- [PASSAGE]:
Tadese Takele is the 2026 Tokyo Marathon champion. Again.
The 24-year-old Ethiopian crossed the finish line at Tokyo Station in 2:03:37, defending the title he claimed here twelve months ago — but this time he had to fight for every fraction of a second. Geoffrey Toroitich of Kenya matched him stride for stride to the line, clocking the exact same official time of 2:03:37 in what will go down as one of the closest finishes in the history of the World Marathon Majors.
Alexander Mutiso Munyao, the 2024 London Marathon champion making his long-awaited Tokyo debut, finished third in 2:03:38 — a single second behind the two men in front of him.
The top three were separated by one second. The top four by seven. On a course where records had been discussed all week, the race delivered something rarer and more compelling than fast times: a genuine sprint finish between elite marathon runners who had somehow survived 42 kilometres together.

Takele: Back-to-Back
Twelve months ago, Tadese Takele won this race as a 23-year-old that most of the athletics world had barely heard of. He ran 2:03:23 that day, and the performance announced him as one of the most exciting young marathon runners on the planet.
Sunday’s win was harder-earned and, in its own way, more impressive. Defending a major marathon title is one of the most difficult things an athlete can do. The course is no longer unknown. The competition knows who you are. The pressure is different.
Takele handled all of it, becoming the third man in Tokyo Marathon history to win back-to-back titles. He is 24 years old and, on the evidence of what he has produced in this city over the last two years, still nowhere near his ceiling.

Toroitich’s Near-Miss and Mutiso’s Debut
Geoffrey Toroitich came to Tokyo with a personal best of 2:03:30 and had been quietly excellent across the 2025 season. He ran the race of his life on Sunday and has almost nothing to show for it in the results column — a runners-up finish, matching the winner’s time to the official second.
Marathon sport is brutal in that specific way. Toroitich ran faster than he ever has and finished second.

- [AIM 1]: Print the stretch of the listing from the line containing "Out of the candidates" through the line containing "13.3 metres", reproducing each line unchanged.
The race report and the listing that follows are independent of each other.

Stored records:
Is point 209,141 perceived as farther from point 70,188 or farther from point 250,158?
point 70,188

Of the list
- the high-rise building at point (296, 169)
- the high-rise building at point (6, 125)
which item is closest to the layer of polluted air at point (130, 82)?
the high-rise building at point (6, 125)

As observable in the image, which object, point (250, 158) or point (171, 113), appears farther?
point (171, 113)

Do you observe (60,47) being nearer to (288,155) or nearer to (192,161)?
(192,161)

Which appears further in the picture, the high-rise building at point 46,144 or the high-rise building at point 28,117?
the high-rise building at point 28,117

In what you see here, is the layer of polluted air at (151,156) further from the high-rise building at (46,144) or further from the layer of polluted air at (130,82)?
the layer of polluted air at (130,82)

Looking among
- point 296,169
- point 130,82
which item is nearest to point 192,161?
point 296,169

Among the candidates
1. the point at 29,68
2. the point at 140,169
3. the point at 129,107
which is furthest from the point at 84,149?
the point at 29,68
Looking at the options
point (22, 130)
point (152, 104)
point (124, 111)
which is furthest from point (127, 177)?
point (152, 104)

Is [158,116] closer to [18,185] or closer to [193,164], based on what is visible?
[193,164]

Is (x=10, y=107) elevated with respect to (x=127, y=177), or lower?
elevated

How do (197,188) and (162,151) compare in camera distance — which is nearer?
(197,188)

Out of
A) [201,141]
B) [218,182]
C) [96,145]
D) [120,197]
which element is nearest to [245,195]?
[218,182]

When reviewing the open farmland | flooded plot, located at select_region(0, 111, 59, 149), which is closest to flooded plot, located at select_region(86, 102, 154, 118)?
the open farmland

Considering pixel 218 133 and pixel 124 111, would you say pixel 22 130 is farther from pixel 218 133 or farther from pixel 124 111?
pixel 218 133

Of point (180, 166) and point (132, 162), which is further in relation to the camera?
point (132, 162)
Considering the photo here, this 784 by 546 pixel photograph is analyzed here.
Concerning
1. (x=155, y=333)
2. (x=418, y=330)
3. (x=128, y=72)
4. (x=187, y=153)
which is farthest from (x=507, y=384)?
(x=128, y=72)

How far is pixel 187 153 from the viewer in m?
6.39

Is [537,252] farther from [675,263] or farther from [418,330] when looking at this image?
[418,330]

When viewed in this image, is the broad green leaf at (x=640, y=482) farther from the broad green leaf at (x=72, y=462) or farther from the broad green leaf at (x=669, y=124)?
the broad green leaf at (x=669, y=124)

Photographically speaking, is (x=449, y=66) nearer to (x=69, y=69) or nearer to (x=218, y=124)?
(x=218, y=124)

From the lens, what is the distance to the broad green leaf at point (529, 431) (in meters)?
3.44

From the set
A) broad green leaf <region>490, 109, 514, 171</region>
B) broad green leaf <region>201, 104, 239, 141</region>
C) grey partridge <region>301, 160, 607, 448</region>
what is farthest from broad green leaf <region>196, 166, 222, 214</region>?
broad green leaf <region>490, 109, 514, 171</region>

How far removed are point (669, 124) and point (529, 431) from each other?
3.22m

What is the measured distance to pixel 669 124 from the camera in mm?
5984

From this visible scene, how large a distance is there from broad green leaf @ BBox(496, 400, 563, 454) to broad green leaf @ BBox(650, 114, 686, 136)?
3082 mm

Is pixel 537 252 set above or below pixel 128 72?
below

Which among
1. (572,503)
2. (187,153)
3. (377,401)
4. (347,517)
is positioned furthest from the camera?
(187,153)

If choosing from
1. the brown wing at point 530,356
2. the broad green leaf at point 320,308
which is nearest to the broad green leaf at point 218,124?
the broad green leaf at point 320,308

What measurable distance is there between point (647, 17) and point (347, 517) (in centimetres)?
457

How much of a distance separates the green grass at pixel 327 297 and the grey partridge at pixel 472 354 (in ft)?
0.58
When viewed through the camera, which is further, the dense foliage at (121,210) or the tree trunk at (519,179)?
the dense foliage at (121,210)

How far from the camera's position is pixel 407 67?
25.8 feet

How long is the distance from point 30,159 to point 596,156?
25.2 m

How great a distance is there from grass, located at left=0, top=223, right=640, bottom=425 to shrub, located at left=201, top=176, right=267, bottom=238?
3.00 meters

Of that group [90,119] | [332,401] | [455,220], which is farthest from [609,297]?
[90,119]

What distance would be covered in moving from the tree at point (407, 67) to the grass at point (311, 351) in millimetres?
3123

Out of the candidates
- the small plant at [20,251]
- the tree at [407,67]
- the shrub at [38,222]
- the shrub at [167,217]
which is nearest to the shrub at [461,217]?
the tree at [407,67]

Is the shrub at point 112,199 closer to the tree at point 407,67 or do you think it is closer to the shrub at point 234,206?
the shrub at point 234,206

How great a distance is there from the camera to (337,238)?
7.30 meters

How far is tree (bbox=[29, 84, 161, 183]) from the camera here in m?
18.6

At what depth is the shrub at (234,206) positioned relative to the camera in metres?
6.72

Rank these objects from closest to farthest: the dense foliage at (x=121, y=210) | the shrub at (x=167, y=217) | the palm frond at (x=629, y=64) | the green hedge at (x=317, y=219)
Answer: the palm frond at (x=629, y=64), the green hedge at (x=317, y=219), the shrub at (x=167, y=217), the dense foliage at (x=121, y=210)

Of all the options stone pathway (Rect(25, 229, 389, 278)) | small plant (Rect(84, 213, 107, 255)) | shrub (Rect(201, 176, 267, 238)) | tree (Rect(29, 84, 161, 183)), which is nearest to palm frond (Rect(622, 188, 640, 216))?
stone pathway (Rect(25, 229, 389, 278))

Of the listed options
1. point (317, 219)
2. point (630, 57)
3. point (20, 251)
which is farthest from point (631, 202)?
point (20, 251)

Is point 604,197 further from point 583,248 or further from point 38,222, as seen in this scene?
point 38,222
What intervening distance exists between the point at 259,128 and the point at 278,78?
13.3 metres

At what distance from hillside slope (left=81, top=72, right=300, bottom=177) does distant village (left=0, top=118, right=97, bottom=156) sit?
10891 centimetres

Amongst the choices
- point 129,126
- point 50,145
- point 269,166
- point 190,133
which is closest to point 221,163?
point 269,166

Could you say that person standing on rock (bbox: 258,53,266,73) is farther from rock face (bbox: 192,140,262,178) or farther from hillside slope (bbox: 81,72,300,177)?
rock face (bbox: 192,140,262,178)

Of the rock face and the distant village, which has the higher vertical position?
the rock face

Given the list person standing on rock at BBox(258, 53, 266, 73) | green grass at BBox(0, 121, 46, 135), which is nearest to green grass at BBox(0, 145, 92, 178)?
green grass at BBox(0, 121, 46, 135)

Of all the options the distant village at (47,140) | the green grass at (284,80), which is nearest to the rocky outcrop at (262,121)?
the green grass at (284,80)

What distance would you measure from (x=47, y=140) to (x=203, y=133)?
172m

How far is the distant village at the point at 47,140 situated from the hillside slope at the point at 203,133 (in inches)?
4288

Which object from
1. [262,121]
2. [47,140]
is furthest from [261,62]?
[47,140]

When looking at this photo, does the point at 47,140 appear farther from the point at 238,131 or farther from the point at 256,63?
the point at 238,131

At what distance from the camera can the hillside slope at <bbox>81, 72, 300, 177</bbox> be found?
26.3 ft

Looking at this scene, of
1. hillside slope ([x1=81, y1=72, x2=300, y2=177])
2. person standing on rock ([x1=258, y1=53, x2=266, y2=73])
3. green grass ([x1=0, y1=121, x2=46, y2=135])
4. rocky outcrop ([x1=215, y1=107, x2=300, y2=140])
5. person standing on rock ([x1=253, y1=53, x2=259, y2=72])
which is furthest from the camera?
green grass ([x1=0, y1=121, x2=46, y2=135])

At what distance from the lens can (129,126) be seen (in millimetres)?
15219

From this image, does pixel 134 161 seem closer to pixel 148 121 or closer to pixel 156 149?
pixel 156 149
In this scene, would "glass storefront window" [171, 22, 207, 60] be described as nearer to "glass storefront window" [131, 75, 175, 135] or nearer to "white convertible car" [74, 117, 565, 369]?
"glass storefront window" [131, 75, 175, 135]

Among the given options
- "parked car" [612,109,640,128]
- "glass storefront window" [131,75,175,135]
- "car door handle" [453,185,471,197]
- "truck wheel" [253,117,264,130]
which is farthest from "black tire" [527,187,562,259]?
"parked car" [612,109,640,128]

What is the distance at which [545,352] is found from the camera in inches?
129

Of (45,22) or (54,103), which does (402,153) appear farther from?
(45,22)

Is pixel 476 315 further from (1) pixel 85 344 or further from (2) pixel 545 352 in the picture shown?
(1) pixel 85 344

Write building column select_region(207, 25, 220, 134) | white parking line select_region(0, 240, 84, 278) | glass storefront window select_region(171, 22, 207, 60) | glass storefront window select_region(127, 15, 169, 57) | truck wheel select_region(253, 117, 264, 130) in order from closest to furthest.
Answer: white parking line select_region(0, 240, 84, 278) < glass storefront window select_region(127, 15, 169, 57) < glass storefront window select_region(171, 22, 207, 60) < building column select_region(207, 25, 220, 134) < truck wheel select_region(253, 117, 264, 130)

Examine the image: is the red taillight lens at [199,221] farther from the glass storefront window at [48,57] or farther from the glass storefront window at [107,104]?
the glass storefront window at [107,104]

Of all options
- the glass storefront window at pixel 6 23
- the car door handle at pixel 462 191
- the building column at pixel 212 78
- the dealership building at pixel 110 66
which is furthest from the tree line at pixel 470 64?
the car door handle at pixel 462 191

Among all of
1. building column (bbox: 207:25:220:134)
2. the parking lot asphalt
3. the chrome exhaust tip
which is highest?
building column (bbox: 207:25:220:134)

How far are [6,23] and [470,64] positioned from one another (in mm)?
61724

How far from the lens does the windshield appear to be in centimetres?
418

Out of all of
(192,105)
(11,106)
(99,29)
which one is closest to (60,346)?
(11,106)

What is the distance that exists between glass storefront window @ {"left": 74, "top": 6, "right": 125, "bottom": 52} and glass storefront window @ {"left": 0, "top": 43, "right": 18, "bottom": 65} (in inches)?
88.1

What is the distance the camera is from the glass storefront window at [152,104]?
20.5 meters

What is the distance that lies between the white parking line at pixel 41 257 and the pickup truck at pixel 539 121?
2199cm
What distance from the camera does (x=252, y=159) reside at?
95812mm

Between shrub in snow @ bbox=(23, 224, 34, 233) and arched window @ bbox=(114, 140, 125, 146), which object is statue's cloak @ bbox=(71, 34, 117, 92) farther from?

- [AIM 2]: Translate this sentence from the race report into Spanish: "Toroitich ran faster than he ever has and finished second."

- [COMPLETE RESPONSE 1]:
Out of the candidates
- the small plant at [20,251]
- the tree at [407,67]
- the shrub at [38,222]
- the shrub at [167,217]
which is nearest to the shrub at [461,217]?
the tree at [407,67]

Is the shrub at point 112,199 closer to the tree at point 407,67 or do you think it is closer to the shrub at point 234,206?
the shrub at point 234,206

How great a distance is there from the camera to (337,238)?
7.30 meters

How far is tree (bbox=[29, 84, 161, 183]) from the camera here in m?
18.6

At what depth is the shrub at (234,206) positioned relative to the camera in metres?
6.72

Rank these objects from closest to farthest: the dense foliage at (x=121, y=210) | the shrub at (x=167, y=217) | the palm frond at (x=629, y=64) | the green hedge at (x=317, y=219)
Answer: the palm frond at (x=629, y=64), the green hedge at (x=317, y=219), the shrub at (x=167, y=217), the dense foliage at (x=121, y=210)

Of all the options stone pathway (Rect(25, 229, 389, 278)) | small plant (Rect(84, 213, 107, 255)) | shrub (Rect(201, 176, 267, 238)) | tree (Rect(29, 84, 161, 183)), which is nearest to palm frond (Rect(622, 188, 640, 216))?
stone pathway (Rect(25, 229, 389, 278))

Of the listed options
1. point (317, 219)
2. point (630, 57)
3. point (20, 251)
which is farthest from point (631, 202)?
point (20, 251)

Is point 604,197 further from point 583,248 or further from point 38,222, as seen in this scene?
point 38,222
What intervening distance exists between the point at 259,128 and the point at 278,78?
13.3 metres

- [COMPLETE RESPONSE 2]: Toroitich corrió más rápido que nunca y terminó segundo.